*Data items*.
----------------

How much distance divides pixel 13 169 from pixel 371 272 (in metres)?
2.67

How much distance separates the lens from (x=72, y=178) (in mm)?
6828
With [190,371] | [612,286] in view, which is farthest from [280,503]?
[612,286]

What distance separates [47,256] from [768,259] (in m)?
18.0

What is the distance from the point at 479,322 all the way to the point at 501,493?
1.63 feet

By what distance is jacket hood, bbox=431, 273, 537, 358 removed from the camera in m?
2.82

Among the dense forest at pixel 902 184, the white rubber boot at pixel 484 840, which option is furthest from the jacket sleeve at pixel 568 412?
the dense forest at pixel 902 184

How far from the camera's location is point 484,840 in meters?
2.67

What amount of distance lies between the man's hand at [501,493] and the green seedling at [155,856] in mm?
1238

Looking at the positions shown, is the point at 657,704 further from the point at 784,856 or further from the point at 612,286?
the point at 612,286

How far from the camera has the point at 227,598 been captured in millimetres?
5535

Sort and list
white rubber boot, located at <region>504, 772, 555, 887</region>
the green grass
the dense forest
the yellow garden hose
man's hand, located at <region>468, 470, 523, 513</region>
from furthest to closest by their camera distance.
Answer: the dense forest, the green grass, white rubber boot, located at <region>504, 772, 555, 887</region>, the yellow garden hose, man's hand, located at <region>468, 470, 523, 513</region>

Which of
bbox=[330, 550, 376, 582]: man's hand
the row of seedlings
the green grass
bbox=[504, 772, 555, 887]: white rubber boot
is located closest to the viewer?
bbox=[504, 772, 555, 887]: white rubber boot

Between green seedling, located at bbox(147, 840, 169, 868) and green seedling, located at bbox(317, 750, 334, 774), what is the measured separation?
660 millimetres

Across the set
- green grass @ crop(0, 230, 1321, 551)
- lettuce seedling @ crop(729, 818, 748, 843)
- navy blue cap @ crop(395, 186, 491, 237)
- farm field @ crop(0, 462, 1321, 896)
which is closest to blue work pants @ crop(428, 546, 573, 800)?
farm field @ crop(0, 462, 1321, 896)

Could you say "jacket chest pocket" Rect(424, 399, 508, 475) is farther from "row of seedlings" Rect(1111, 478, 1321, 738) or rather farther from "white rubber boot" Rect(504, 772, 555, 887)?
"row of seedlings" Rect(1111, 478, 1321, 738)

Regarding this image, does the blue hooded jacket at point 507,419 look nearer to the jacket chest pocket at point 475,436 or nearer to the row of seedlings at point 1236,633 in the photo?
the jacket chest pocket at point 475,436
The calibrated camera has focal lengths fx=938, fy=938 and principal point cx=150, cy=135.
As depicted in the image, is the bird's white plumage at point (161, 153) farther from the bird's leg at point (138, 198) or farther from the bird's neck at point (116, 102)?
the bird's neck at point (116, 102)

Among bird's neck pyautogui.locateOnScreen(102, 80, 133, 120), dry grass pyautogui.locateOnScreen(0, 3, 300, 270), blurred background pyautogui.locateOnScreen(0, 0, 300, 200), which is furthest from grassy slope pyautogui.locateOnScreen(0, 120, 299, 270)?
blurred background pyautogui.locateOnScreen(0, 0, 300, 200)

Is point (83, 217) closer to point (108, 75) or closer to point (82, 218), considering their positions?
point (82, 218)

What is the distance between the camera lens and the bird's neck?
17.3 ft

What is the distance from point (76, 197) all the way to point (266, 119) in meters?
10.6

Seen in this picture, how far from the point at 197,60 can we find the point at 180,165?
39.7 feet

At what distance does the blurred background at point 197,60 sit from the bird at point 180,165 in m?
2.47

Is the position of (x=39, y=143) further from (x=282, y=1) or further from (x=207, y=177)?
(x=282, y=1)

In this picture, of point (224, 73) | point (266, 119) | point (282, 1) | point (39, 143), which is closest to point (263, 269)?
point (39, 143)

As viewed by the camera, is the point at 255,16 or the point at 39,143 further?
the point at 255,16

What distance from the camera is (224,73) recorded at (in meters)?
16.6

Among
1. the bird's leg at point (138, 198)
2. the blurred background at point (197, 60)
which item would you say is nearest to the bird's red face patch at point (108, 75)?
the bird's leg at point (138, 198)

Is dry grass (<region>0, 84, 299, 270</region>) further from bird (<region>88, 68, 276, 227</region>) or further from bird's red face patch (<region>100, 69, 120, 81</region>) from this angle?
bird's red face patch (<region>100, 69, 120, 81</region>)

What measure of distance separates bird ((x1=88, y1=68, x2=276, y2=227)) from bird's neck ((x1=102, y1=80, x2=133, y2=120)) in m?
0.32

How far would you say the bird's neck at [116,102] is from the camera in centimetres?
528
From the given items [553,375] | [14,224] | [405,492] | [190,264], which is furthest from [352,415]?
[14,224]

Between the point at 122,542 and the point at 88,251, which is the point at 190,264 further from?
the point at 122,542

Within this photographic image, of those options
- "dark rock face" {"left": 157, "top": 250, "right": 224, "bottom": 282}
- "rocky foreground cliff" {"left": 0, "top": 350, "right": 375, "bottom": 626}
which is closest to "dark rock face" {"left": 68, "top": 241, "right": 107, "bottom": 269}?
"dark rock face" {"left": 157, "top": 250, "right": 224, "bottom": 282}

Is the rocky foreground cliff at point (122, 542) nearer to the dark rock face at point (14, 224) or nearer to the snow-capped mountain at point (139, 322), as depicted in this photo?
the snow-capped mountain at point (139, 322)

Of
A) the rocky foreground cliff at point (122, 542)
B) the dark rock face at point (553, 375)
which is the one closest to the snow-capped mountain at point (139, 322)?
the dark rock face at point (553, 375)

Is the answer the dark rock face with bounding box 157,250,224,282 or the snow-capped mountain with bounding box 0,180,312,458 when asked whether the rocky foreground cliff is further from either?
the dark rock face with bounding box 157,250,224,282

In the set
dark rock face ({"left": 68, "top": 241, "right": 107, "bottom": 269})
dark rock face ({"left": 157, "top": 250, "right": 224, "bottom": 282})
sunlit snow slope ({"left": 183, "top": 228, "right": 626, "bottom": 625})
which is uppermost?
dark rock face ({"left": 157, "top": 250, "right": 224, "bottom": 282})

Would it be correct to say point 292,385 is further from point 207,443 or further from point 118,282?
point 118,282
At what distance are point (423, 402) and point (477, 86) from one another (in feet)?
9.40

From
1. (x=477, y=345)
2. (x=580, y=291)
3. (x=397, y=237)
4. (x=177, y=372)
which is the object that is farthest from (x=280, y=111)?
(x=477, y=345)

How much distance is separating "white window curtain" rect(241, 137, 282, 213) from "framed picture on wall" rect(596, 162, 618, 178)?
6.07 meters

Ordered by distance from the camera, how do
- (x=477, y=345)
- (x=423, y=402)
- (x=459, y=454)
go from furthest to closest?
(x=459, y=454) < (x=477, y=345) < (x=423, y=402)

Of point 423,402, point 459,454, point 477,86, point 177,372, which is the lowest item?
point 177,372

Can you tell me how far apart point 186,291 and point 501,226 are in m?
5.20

----------------

Rewrite the data starting at the line that contains "Looking at the" and ending at the line that contains "Answer: the dense", with "Sort and list" replaced by "Arrange and list" and all else left unchanged.

*Expected answer*.
Looking at the positions shown, is the point at 657,704 further from the point at 784,856 or further from the point at 612,286?
the point at 612,286

How far from the camera has the point at 227,598 been captured in millimetres?
5535

Arrange and list
white rubber boot, located at <region>504, 772, 555, 887</region>
the green grass
the dense forest
the yellow garden hose
man's hand, located at <region>468, 470, 523, 513</region>
from furthest to closest by their camera distance.
Answer: the dense forest, the green grass, white rubber boot, located at <region>504, 772, 555, 887</region>, the yellow garden hose, man's hand, located at <region>468, 470, 523, 513</region>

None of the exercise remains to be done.